**What to do:**
(A) Translate into Spanish the sentence "Slurm is the silent engine of the AI revolution." from the article on Nvidia's purchase of SchedMD.
(B) Go on with the article on Nvidia's purchase of SchedMD, picking up right after its final sentence.

**Selected extract:**
------------------------------------

Nvidia, hitherto positioning itself as a hardware hegemon, is increasingly boldly taking control of the software layer that binds the world’s supercomputers together. The December acquisition of SchedMD, the company behind the open-source Slurm system, is a move of scale far beyond the standard portfolio additions. Questions are growing in Silicon Valley: will the chip market leader remain a neutral custodian of the commons, or will it turn it into an elevated highway, accessible mainly to its own architecture?
Control over power scheduling
Slurm is the silent engine of the AI revolution. It is the software that manages the resources in 60% of the world’s supercomputers, deciding how huge packets of data go to the processors. Without it, it would be almost impossible to effectively train models such as Claude from Anthropic or Meta solutions. Traditionally associated with weather forecasting and nuclear research, Slurm has become a critical link in the commercial AI arms race.
Risk of hidden optimisation
For Nvidia’s competitors, such as AMD and Intel, the acquisition is a wake-up call. Although Nvidia claims to keep its code open, industry experts point to a subtle threat: optimisation asymmetry. If updates to support new features on Nvidia chips appear faster or perform more efficiently than those for rivals, Slurm will de facto become part of a ‘walled garden’.
The story of 2022 and the purchase of Bright Computing shows that these concerns are not unfounded. While that software theoretically remained cross-platform, market practice suggests that it is Nvidia’s ecosystem that benefits most from its performance.

------------------------------------

**Extracted material:**
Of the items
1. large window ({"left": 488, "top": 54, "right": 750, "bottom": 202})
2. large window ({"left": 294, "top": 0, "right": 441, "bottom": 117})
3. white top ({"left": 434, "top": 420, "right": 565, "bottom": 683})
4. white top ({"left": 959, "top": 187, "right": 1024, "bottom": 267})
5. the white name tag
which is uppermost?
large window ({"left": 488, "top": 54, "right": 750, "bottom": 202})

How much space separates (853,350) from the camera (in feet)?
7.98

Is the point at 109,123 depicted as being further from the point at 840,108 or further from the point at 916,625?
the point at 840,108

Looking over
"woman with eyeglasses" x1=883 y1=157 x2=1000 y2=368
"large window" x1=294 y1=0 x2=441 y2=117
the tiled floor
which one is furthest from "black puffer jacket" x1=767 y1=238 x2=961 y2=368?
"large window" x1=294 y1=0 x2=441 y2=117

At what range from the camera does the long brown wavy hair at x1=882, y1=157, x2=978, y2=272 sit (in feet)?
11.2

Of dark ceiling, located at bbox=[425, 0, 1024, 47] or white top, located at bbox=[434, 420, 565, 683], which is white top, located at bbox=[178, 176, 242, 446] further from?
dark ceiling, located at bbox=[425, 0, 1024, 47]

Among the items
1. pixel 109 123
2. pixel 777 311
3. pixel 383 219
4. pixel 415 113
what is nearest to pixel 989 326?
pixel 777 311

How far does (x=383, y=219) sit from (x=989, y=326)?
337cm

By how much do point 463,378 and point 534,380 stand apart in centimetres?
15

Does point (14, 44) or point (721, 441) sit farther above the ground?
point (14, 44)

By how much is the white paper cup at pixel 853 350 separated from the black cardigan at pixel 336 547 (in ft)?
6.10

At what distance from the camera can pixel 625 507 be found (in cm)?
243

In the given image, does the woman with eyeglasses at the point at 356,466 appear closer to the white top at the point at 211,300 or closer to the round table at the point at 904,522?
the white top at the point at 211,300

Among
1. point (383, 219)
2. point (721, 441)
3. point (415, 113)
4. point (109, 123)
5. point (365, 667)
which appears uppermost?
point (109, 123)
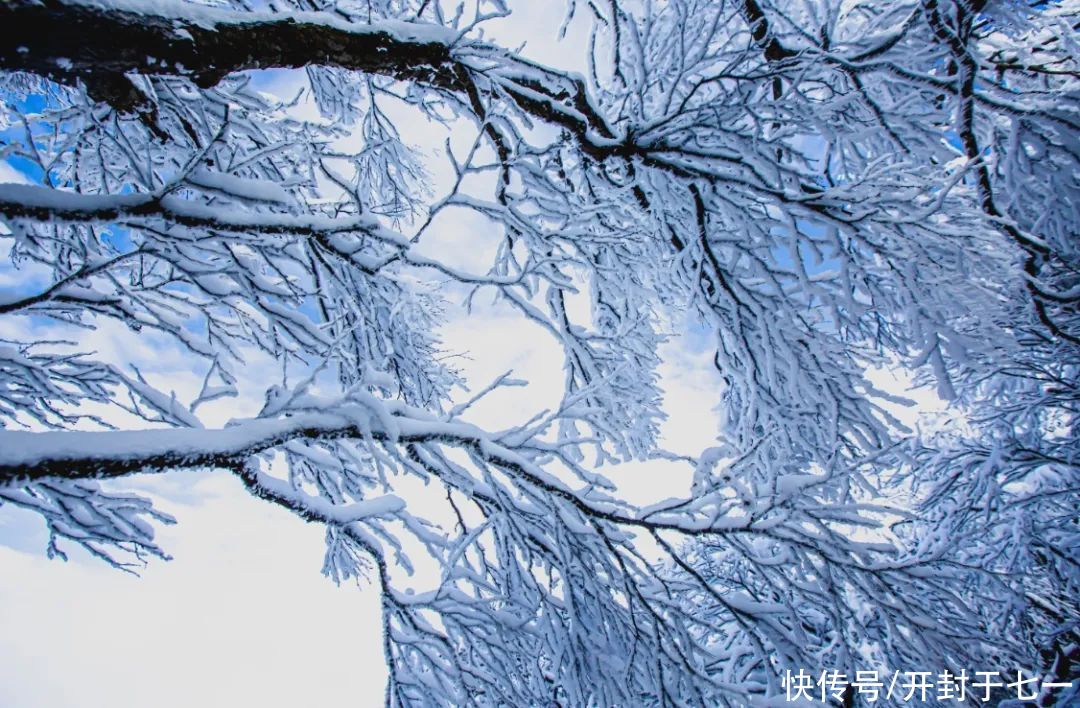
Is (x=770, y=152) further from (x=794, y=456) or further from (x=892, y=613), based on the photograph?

------------------------------------

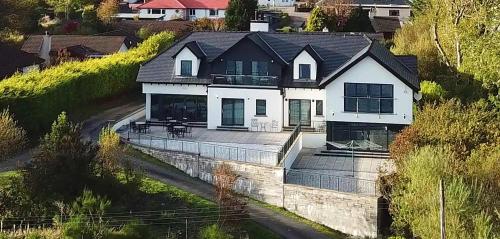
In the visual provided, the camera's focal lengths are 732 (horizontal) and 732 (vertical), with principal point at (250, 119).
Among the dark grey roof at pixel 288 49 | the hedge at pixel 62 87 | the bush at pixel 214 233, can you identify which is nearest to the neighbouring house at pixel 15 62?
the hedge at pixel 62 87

------------------------------------

**Numbered answers:**
(A) Slurm es el motor silencioso de la revolución de la IA.

(B)
Giant’s credibility test
From a business perspective, Nvidia faces an image dilemma. On the one hand, the company has the capital to breathe new life into the somewhat ossified Slurm code, which could accelerate innovation across the industry. On the other hand, any attempt to favour its own technologies, such as the InfiniBand network, could trigger a defensive reaction from the market and a flight of customers towards alternative solutions, such as those based on Google technologies.
For decision makers in AI data centres, the coming months will be a test of Jensen Huang’s intentions. The first test will be the agility with which the new SchedMD framework will integrate AMD’s upcoming chips. In a world of high performance computing, where seconds of latency cost millions of dollars, software neutrality is not just a matter of ethics – it is the foundation of fair competition.